Using the run time of algorithms, complexity theorists have come up with a hierarchy of complexity classes. The "easy" problems, those for which the time grows polynomially with the input, belong to a class called P. Then there is a class called NP. It consists of problems that may not be as easy to solve as the P ones, but for which a potential solution is easily verified. The problem of spotting whether two networks are the same belongs to the NP class: if someone tells you how one network can be transformed into another, or gives you a reason for why it can't, then it's easy to check whether they are correct (to be precise, a potential solution to an NP problem can be checked in polynomial time). Within the NP class there's a class of problems thought to be particularly hard, known as NP complete problems. (There are also other complexity classes, but we'll ignore them here.)

This all seems very neat, but as it turns out, the stack of complexity classes is shrouded in mystery. For a start, there's an embarrassing gap in the middle. While complexity theorists have many examples of problems that belong in the NP complete class and many examples of problems that belong in the P class, they know of only few problems that appear to fall in between: too hard to be in P and too easy to be NP complete. More dramatically, there may not even be a middle. NP problems are thought to be hard because nobody knows any polynomial-time algorithm to solve them. But this doesn't mean that such algorithms don't exist. If someone discovers such algorithms, then the NP class will simply collapse, as all those supposedly hard NP problems end up in the "easy" P class after all. As a computer science expert recently admitted to us, the embarrassing fact about complexity theory is that nearly nothing is known for certain (in fact, you could win a million dollars for settling the P versus NP problem).

This is why the network problem is so interesting to complexity theorists. It's a firm candidate for a problem that belongs to the elusive middle class between P and NP complete problems. Babai's result narrows down the location of the network problem within this supposed middle class: it's just above, though not quite in, the "easy" P class. There are a range of other problems that can be reduced to the network problem, and Babai's claim implies that these too are just above P. Results that reduce the complexity of important problems are rare, and so they are always a cause for celebration.

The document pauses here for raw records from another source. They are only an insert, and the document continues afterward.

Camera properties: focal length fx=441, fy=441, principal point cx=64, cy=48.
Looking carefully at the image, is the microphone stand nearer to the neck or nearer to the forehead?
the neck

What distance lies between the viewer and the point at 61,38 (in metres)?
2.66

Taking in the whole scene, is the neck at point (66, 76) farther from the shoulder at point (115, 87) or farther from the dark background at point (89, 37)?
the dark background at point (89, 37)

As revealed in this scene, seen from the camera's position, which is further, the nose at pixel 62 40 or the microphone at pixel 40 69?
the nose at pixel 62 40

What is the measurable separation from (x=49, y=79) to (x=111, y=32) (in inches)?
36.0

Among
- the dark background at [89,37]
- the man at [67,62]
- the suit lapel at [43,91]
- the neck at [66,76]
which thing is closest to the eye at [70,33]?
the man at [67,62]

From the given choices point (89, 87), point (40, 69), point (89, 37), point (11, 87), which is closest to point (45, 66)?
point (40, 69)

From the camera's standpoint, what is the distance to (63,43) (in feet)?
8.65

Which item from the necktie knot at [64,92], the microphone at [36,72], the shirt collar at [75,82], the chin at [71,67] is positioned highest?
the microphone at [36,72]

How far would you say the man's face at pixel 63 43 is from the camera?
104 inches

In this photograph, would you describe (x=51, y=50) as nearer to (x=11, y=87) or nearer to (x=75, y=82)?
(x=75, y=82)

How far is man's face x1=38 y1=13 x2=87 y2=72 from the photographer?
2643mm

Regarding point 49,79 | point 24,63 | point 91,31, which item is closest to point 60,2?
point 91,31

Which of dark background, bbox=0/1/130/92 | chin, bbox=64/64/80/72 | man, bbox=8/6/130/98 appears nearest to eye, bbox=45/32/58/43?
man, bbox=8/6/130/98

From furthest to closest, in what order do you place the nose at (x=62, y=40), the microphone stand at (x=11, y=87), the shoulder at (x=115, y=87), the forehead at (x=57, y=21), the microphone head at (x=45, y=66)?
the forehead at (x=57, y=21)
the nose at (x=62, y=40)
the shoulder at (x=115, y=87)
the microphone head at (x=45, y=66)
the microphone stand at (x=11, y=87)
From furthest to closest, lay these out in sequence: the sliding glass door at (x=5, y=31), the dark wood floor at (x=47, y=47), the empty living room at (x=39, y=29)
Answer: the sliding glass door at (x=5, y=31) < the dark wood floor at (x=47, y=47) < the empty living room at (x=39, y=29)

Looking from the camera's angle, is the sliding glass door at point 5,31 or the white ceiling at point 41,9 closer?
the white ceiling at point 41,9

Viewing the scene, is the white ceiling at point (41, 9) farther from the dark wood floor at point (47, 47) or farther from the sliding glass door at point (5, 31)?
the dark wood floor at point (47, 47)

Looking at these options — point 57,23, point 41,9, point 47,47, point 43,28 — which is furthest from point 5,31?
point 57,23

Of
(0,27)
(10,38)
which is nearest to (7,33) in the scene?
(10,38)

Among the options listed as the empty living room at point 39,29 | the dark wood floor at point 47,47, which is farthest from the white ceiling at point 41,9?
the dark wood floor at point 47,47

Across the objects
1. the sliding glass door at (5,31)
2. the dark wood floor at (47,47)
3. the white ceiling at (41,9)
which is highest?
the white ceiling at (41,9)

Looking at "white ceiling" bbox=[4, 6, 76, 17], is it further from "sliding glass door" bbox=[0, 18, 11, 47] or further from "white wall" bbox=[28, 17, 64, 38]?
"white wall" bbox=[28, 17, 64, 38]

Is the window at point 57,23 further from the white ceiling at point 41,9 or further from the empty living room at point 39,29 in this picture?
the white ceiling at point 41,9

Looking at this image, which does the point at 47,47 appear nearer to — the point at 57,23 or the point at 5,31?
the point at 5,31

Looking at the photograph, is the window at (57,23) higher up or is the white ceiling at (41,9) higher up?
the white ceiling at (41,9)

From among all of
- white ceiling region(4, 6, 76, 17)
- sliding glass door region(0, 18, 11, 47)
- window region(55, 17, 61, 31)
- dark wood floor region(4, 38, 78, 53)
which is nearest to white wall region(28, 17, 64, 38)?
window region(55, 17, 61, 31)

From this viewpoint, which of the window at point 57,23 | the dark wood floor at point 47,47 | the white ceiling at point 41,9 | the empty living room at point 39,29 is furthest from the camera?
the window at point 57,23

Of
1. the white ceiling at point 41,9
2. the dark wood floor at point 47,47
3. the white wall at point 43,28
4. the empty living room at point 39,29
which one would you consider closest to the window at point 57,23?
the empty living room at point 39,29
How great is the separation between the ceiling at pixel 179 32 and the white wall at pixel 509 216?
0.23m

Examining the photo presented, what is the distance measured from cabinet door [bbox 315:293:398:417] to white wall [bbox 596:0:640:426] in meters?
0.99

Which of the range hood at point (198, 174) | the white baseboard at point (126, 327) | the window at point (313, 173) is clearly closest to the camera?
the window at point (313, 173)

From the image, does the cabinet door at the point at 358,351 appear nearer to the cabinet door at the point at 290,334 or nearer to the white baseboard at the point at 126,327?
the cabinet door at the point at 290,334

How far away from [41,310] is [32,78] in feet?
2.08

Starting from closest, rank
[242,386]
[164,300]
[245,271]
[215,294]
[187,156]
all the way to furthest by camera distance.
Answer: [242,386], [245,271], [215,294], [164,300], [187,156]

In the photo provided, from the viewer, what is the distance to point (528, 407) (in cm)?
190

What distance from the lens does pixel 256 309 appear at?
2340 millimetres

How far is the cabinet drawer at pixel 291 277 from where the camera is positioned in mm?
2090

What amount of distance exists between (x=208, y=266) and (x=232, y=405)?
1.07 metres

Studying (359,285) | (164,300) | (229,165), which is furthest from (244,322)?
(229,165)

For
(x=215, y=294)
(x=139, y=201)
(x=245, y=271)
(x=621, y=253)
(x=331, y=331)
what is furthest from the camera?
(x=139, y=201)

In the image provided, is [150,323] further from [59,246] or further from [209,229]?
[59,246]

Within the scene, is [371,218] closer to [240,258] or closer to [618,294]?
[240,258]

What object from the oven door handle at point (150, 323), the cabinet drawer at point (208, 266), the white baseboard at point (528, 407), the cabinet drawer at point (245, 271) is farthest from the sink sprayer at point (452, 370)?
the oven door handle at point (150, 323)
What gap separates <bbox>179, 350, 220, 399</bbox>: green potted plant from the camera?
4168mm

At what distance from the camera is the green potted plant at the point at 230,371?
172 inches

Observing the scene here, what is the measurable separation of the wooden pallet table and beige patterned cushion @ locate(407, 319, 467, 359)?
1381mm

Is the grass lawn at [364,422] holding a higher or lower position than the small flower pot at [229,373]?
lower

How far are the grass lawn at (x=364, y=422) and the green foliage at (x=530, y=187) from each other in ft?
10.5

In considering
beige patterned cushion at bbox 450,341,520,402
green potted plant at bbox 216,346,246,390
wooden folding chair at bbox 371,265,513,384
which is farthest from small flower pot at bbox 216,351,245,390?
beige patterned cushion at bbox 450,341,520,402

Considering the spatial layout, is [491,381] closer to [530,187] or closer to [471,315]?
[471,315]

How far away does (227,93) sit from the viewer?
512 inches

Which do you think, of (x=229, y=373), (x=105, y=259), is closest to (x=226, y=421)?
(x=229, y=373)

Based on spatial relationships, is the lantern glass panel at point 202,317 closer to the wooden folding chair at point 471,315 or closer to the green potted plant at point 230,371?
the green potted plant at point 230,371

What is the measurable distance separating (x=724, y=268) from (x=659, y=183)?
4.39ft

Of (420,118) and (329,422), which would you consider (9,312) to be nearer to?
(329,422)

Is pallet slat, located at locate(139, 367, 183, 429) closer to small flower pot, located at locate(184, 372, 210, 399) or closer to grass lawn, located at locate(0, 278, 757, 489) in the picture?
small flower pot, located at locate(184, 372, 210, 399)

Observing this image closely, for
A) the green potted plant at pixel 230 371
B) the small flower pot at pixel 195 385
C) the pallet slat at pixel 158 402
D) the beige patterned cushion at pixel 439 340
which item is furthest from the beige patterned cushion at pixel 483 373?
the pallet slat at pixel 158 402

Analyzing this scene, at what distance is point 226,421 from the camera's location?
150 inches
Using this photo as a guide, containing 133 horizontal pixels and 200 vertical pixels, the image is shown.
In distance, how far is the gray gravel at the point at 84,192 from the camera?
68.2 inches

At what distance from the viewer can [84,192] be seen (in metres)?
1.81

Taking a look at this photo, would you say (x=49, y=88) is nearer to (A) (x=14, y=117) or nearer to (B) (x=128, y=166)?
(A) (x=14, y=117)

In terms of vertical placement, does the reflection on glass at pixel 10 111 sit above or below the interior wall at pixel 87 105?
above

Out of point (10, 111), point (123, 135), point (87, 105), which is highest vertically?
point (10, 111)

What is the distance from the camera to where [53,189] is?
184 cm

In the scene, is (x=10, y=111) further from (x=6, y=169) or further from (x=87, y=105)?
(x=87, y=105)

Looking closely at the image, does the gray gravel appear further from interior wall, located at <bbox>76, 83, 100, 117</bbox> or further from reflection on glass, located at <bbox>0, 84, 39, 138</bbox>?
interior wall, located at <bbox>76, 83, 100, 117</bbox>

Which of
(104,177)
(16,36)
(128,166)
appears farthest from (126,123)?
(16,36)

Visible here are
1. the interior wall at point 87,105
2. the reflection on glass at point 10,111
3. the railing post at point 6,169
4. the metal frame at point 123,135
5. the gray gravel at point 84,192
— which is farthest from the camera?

Babai's result doesn't rule out the possibility that someone may still find a polynomial time algorithm to solve the network problem, putting it squarely in the P class. Some will no doubt take Babai's success as an indication that the P class is indeed where the problem belongs, or even indulge in speculations that other problems may also slide down the complexity hierarchy and that the P and NP classes will eventually turn out to be the same. But others will read the result the other way. If even an enormous amount of work hasn't succeeded in squeezing the problem into the P class, then maybe that's because it doesn't belong there. It will probably be quite a while until complexity theorists find the answer. To start with they will need to confirm that Babai's result really is correct.

We would like to thank Colva Roney-Dougal of St. Andrew's University for guiding us safely through the puzzling thicket of complexity classes.